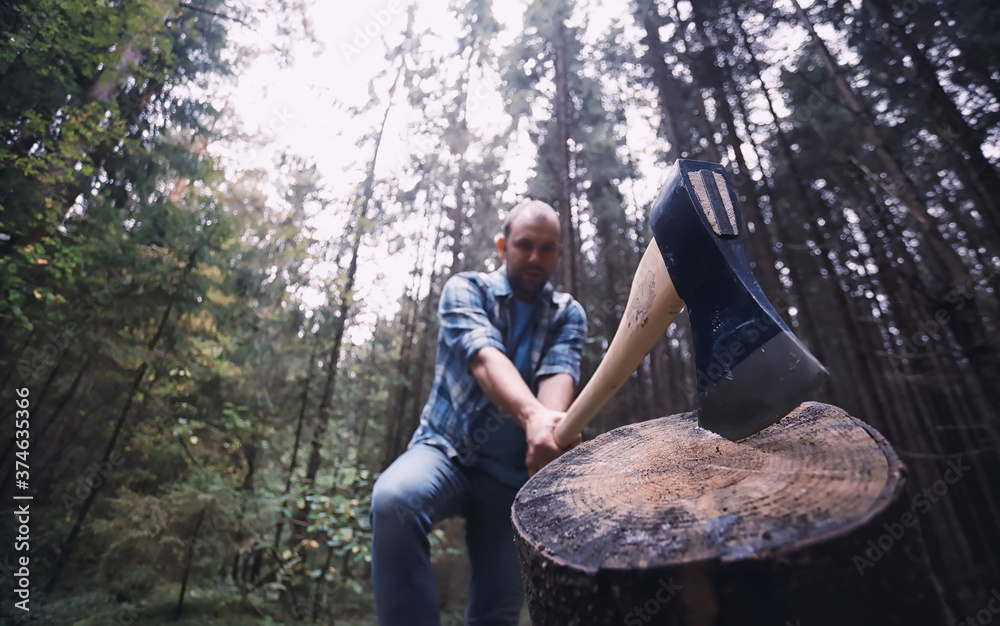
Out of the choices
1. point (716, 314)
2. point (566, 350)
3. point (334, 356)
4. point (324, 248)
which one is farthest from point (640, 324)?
point (324, 248)

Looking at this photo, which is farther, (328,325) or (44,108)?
(328,325)

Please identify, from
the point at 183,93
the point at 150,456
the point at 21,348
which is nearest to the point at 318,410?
the point at 150,456

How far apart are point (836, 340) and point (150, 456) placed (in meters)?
17.0

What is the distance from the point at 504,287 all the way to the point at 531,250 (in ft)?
0.86

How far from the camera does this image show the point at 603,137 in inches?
441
......
→ **Objective**: Write out all the entries above again with "camera" replaced by "viewer" and nothing else changed. Leave the pictures out.

→ **The response**:
Out of the choices
1. point (716, 314)
2. point (566, 350)
3. point (334, 356)
4. point (324, 248)
which one is farthest from point (640, 324)?
point (324, 248)

Looking at this photo, which is farther, (328,325) or (44,108)?
(328,325)

Please identify, from
the point at 183,93
the point at 150,456
the point at 21,348
which is nearest to the point at 318,410?
the point at 150,456

How far apart are point (836, 340) and point (150, 456) placed (in meters)?
17.0

What is the distance from the point at 504,287 all the way to the point at 531,250 (in ft)?
0.86

How far from the viewer does this image show the point at 603,137 in inches?
441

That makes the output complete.